After speaking to literally thousands of people who have just experienced the Tim Burton exhibition—which closes at the end of this month—I have realized that it is really no coincidence that so many people purchase colored and graphite pencils from the shop (among lots of other items) before they leave.  In fact, the conclusion I’ve drawn (no pun intended) is that it is not so much about the art as it is about the process. Pure creativity is contagious, and this exhibition is like the plague. After viewing it, one immediately wants to return home to draw, to create.

I think part of what makes this show exciting to young artists in this city is that it all seems so, well, immediate—in both time and space. It doesn’t take too much imagination for these kids to see themselves in Tim Burton’s sneakers one day. He was born in the same century as a lot of our NexGen members (free kid’s membership—check it out!), and he grew up right over the hill.  LACMA and Burbank are close enough to see and breathe in the same smog.

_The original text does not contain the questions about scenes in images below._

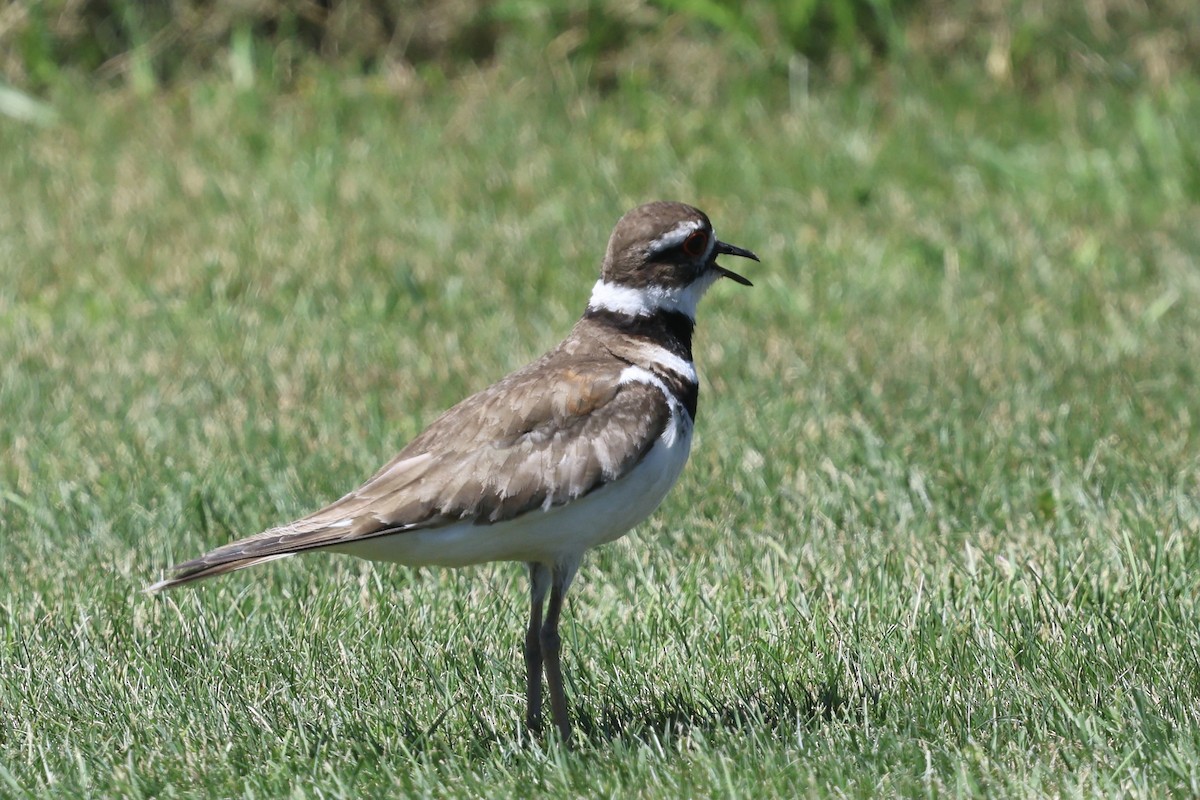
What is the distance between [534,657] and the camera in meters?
4.73

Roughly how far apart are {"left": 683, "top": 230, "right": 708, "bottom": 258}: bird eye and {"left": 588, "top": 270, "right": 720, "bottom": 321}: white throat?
3.7 inches

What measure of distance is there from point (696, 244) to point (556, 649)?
1.33m

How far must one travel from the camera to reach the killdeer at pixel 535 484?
4.45 metres

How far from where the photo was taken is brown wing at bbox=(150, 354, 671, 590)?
442 centimetres

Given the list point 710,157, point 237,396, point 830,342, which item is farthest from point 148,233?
point 830,342

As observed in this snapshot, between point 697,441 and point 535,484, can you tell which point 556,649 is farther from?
point 697,441

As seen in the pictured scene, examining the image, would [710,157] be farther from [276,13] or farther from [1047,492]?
[1047,492]

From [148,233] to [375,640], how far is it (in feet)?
18.4

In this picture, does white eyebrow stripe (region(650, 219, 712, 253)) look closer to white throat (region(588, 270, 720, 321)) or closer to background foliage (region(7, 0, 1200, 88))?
white throat (region(588, 270, 720, 321))

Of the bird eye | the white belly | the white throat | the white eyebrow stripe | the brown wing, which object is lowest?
the white belly

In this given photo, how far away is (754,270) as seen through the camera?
31.0ft

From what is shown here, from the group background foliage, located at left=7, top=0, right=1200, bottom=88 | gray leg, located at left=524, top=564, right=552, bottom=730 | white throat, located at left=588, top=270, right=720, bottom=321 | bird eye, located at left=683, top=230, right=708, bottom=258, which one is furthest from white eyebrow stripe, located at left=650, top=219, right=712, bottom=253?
background foliage, located at left=7, top=0, right=1200, bottom=88

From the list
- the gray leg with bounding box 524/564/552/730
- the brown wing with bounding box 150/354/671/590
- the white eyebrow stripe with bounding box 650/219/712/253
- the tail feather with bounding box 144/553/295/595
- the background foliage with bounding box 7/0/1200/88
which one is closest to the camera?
the tail feather with bounding box 144/553/295/595

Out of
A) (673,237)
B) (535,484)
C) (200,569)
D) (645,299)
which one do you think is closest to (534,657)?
(535,484)
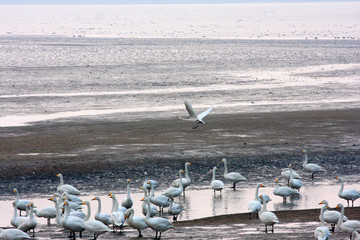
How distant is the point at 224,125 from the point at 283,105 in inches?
285

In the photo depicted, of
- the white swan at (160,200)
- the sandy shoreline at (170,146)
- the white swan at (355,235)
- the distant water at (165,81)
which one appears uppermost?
the distant water at (165,81)

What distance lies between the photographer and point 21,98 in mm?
35812

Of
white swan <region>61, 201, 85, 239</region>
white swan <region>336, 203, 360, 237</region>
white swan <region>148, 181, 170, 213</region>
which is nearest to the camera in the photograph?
white swan <region>336, 203, 360, 237</region>

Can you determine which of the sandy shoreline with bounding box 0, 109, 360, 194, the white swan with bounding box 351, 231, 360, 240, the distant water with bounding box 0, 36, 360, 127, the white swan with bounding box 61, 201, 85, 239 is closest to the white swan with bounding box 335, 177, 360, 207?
the sandy shoreline with bounding box 0, 109, 360, 194

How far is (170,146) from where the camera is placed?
2336cm

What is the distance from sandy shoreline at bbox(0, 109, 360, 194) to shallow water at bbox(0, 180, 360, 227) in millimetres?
1290

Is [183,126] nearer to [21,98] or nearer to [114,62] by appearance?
[21,98]

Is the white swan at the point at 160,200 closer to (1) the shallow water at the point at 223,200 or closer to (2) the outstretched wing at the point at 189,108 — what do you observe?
(1) the shallow water at the point at 223,200

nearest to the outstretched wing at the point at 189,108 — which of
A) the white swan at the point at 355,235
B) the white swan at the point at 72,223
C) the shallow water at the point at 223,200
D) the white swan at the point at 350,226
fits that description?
the shallow water at the point at 223,200

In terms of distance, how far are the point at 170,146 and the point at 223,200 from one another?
20.8 ft

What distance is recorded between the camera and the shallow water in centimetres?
1608

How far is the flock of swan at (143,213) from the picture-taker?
43.7ft

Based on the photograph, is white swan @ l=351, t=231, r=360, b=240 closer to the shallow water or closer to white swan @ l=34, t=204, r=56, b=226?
the shallow water

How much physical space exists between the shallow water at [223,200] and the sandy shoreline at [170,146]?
1290 mm
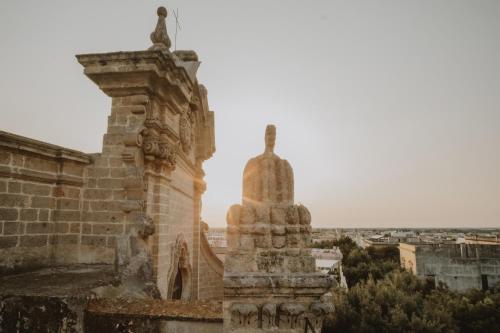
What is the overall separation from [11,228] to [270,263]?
12.4 ft

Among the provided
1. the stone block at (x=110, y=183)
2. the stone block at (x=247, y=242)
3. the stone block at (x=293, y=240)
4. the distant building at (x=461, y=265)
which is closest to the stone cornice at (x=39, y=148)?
the stone block at (x=110, y=183)

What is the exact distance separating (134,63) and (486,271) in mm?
30691

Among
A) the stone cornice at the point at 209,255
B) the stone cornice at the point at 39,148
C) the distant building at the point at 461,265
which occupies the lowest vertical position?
the distant building at the point at 461,265

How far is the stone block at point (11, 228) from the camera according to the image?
416 cm

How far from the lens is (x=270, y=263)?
9.45 ft

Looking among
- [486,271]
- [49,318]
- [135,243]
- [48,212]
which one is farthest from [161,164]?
[486,271]

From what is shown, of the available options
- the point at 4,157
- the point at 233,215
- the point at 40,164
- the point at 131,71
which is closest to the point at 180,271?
the point at 40,164

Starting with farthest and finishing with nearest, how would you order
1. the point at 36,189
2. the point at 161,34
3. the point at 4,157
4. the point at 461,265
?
the point at 461,265
the point at 161,34
the point at 36,189
the point at 4,157

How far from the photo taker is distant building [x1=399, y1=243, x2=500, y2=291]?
24719 mm

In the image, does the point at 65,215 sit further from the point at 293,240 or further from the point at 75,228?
the point at 293,240

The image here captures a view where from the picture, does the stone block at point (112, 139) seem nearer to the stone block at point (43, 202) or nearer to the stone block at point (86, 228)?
the stone block at point (43, 202)

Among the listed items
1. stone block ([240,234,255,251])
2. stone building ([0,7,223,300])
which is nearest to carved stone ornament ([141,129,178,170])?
stone building ([0,7,223,300])

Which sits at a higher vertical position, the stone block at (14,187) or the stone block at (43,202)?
the stone block at (14,187)

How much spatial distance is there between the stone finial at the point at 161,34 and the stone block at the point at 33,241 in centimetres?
370
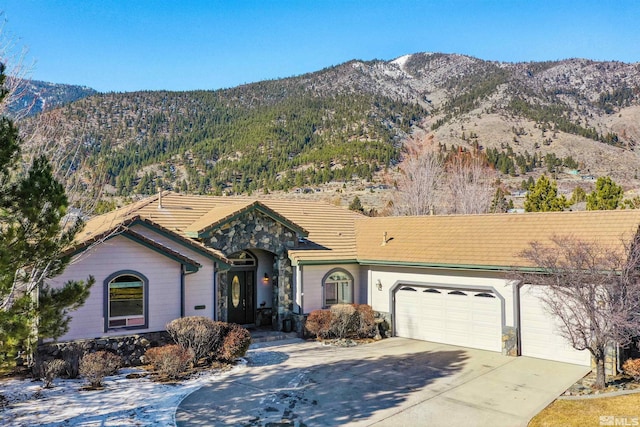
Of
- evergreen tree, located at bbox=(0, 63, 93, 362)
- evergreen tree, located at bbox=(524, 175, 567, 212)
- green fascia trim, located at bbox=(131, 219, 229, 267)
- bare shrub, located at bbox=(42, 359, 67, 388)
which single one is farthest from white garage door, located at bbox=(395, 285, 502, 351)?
evergreen tree, located at bbox=(524, 175, 567, 212)

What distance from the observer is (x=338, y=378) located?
12.5 m

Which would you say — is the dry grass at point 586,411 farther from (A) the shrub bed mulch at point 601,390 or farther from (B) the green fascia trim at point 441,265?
(B) the green fascia trim at point 441,265

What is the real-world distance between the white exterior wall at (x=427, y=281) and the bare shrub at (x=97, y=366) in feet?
31.8

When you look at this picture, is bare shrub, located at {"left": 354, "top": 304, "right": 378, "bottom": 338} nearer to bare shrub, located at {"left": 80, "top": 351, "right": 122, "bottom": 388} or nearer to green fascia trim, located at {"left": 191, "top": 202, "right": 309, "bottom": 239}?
green fascia trim, located at {"left": 191, "top": 202, "right": 309, "bottom": 239}

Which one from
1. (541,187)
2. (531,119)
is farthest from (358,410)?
(531,119)

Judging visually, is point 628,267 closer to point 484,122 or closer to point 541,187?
point 541,187

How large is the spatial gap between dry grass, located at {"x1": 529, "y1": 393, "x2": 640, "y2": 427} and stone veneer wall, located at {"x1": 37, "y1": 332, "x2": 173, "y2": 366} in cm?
1011

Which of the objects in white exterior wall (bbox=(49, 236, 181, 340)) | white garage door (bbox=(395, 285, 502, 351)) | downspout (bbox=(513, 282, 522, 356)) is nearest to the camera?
white exterior wall (bbox=(49, 236, 181, 340))

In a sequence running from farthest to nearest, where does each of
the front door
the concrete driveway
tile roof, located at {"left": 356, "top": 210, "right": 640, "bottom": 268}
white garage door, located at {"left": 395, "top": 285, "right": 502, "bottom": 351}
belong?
the front door, white garage door, located at {"left": 395, "top": 285, "right": 502, "bottom": 351}, tile roof, located at {"left": 356, "top": 210, "right": 640, "bottom": 268}, the concrete driveway

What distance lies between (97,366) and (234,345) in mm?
3604

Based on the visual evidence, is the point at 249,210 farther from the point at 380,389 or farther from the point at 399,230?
the point at 380,389

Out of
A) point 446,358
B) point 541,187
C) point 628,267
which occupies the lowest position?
point 446,358

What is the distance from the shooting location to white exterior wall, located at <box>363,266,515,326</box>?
1488cm

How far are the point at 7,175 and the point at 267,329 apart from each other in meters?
12.4
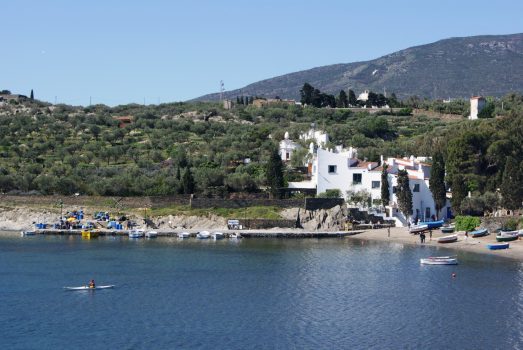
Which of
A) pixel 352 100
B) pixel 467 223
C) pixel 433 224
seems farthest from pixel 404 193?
pixel 352 100

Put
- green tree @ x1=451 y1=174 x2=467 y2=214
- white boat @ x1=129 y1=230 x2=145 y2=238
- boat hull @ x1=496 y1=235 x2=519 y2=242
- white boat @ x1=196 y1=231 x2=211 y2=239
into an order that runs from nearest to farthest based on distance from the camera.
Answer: boat hull @ x1=496 y1=235 x2=519 y2=242
green tree @ x1=451 y1=174 x2=467 y2=214
white boat @ x1=196 y1=231 x2=211 y2=239
white boat @ x1=129 y1=230 x2=145 y2=238

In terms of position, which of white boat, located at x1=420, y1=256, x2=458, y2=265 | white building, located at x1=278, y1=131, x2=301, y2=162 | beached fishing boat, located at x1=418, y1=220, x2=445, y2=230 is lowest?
white boat, located at x1=420, y1=256, x2=458, y2=265

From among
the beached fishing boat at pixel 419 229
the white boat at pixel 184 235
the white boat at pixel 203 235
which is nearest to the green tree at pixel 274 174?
the white boat at pixel 203 235

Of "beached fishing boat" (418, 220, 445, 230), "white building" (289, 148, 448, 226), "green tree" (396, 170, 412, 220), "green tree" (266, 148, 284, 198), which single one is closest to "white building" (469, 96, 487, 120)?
"white building" (289, 148, 448, 226)

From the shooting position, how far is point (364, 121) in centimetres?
11819

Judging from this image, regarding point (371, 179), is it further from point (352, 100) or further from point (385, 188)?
point (352, 100)

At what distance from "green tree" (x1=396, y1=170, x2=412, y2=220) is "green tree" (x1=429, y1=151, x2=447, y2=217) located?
82.3 inches

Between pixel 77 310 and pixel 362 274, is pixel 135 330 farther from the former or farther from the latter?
pixel 362 274

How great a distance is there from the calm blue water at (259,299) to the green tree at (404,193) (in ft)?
29.3

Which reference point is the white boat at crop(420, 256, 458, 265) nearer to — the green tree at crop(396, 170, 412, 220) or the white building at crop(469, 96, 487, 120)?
the green tree at crop(396, 170, 412, 220)

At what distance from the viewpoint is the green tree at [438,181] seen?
235 ft

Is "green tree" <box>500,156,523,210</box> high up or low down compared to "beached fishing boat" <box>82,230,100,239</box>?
up

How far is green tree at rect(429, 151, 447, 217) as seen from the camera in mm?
71562

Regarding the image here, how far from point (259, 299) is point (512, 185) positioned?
31.3 m
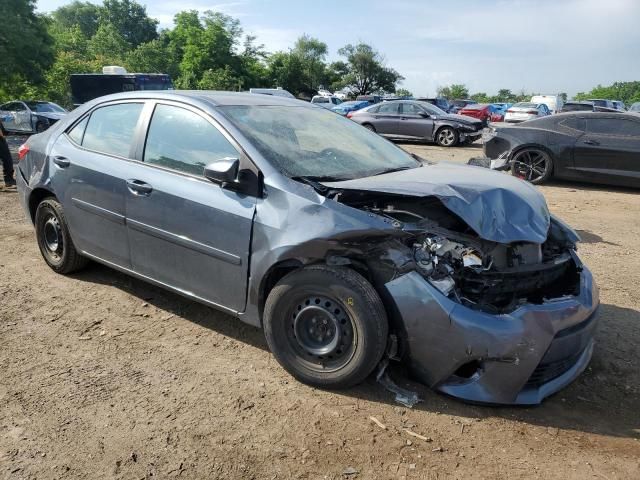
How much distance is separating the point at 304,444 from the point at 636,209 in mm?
7575

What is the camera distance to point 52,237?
4.59 m

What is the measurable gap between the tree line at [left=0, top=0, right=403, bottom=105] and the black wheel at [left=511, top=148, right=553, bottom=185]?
2121 centimetres

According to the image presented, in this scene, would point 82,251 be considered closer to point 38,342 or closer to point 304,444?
point 38,342

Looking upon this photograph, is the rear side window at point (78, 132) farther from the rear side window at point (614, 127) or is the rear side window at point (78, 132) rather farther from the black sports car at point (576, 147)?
the rear side window at point (614, 127)

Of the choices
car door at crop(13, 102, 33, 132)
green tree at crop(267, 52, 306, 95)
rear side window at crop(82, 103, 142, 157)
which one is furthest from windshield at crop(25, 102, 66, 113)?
green tree at crop(267, 52, 306, 95)

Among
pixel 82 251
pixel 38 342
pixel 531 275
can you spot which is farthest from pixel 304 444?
pixel 82 251

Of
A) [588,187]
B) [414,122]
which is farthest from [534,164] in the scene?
[414,122]

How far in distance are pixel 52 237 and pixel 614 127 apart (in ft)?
30.0

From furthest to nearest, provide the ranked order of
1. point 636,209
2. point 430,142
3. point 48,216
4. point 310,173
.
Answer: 1. point 430,142
2. point 636,209
3. point 48,216
4. point 310,173

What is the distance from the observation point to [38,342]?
3516 millimetres

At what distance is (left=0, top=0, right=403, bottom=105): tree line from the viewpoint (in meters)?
22.8

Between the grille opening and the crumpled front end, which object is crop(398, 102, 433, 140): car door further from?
the grille opening

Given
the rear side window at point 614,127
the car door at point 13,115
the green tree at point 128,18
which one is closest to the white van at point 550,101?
the rear side window at point 614,127

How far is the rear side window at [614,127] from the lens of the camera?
29.8 ft
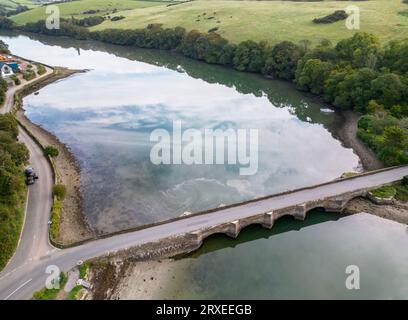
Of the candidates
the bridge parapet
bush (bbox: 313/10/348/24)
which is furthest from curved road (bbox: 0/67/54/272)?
bush (bbox: 313/10/348/24)

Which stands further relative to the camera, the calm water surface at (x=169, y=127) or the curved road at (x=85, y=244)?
the calm water surface at (x=169, y=127)

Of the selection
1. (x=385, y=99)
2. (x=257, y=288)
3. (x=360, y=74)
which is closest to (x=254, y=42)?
(x=360, y=74)

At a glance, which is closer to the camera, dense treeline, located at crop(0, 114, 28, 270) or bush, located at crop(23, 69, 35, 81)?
dense treeline, located at crop(0, 114, 28, 270)

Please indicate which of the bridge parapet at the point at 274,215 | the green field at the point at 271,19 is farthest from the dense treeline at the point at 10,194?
the green field at the point at 271,19

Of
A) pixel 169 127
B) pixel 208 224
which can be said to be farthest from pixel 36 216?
pixel 169 127

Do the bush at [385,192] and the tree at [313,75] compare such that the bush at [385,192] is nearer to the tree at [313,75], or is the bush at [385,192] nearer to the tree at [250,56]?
the tree at [313,75]

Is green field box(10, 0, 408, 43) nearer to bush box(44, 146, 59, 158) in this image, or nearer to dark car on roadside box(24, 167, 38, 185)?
bush box(44, 146, 59, 158)
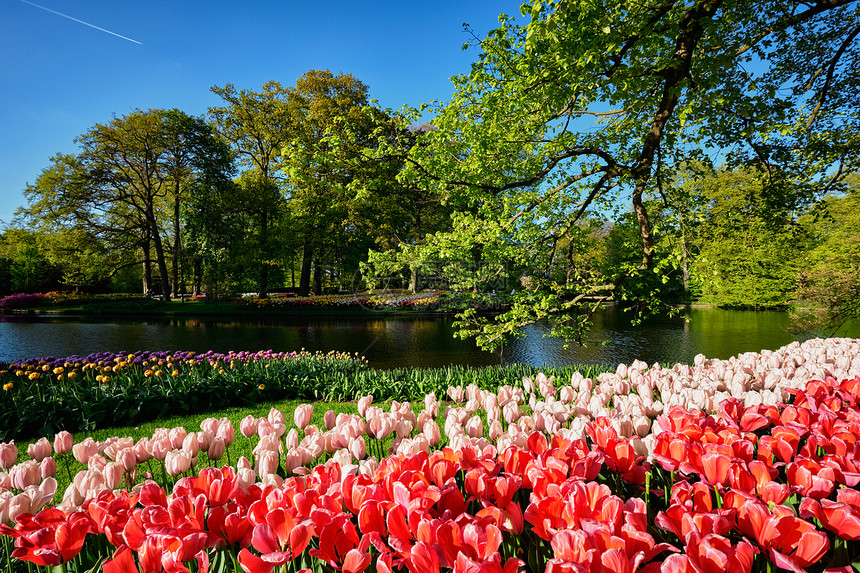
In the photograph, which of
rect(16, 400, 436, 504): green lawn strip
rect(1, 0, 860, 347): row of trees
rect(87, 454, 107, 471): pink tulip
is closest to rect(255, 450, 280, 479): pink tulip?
rect(87, 454, 107, 471): pink tulip

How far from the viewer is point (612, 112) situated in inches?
276

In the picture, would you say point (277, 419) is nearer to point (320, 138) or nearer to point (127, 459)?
point (127, 459)

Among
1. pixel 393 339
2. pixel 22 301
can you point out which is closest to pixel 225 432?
pixel 393 339

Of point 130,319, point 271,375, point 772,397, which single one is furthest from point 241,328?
point 772,397

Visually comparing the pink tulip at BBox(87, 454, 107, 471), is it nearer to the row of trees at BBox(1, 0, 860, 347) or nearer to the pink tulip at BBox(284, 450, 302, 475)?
the pink tulip at BBox(284, 450, 302, 475)

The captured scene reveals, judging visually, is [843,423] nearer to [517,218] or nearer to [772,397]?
[772,397]

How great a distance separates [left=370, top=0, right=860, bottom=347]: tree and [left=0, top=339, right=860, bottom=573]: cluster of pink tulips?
4.00 metres

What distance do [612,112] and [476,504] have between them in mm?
7152

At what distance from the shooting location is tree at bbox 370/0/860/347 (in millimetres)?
4664

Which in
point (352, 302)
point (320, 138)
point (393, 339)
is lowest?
point (393, 339)

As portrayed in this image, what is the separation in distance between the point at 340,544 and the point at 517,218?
6095 mm

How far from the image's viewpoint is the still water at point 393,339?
12.4 metres

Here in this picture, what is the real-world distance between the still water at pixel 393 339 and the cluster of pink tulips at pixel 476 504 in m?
9.03

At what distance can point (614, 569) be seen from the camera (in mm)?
997
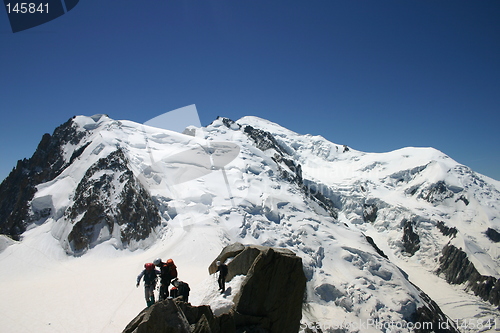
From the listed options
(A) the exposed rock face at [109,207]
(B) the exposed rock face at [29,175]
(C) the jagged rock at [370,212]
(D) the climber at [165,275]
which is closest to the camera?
(D) the climber at [165,275]

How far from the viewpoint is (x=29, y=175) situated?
46.2 meters

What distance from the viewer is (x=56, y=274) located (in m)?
25.8

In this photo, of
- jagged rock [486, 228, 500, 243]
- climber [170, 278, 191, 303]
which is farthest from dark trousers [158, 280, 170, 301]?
jagged rock [486, 228, 500, 243]

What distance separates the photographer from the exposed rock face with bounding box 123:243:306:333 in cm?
720

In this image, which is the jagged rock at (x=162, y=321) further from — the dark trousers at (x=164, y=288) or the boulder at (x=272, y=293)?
the boulder at (x=272, y=293)

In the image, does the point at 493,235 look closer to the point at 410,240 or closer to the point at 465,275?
the point at 465,275

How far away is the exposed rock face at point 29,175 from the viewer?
35906mm

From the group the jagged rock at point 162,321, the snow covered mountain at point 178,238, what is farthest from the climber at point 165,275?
the jagged rock at point 162,321

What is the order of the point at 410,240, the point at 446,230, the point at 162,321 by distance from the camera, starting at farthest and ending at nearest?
the point at 410,240 → the point at 446,230 → the point at 162,321

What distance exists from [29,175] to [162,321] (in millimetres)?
51636

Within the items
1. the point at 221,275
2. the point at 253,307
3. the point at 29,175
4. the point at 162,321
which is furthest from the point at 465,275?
the point at 29,175

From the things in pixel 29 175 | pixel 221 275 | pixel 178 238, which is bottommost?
pixel 178 238

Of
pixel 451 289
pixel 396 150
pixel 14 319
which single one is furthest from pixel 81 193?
pixel 396 150

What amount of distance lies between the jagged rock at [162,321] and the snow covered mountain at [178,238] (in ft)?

In other words, it isn’t impossible for a teenage girl visiting the show today to imagine her own retrospective on the walls of LACMA in forty years: The Childhood Sketches and Doodles of the Great Holographic Filmmaker Tammy Batman, coming in 2051. Needless to say, most of Tammy’s films will also feature Johnny Depp, who, by then, will be enjoying a golden-age career resurgence à la Betty White.



Gift shop blog pic

Future filmmaker “Tammy Batman” (aka Hannah, L.A. native and NexGen member) gets inspired by Tim Burton.

Living in modern-day suburban Los Angeles, these young artists might not see themselves as the next Renoir, or Caravaggio, or Matisse. But what they can envision is being in their bedroom late at night and drawing for fun and imagining that one day they might translate having fun into making a living.

Although a career as a popular artist might not seem so unattainable while strolling through the exhibition, getting to that point requires work, and it’s evident from the show that a creative life is as much about the journey as it is about the end result. An artist’s personal outlet as a child connects with millions down the line because of years of diligence, hard work, and practice, practice, practice. In Tim Burton we see someone who really engaged in what he loved and made a very successful living out of it.

The show reminds us that process is the key. Tim Burton’s early sketches and drawings and models show us that the process can also be art. It’s called a work of art because it’s work. And when it connects with others, it’s magic.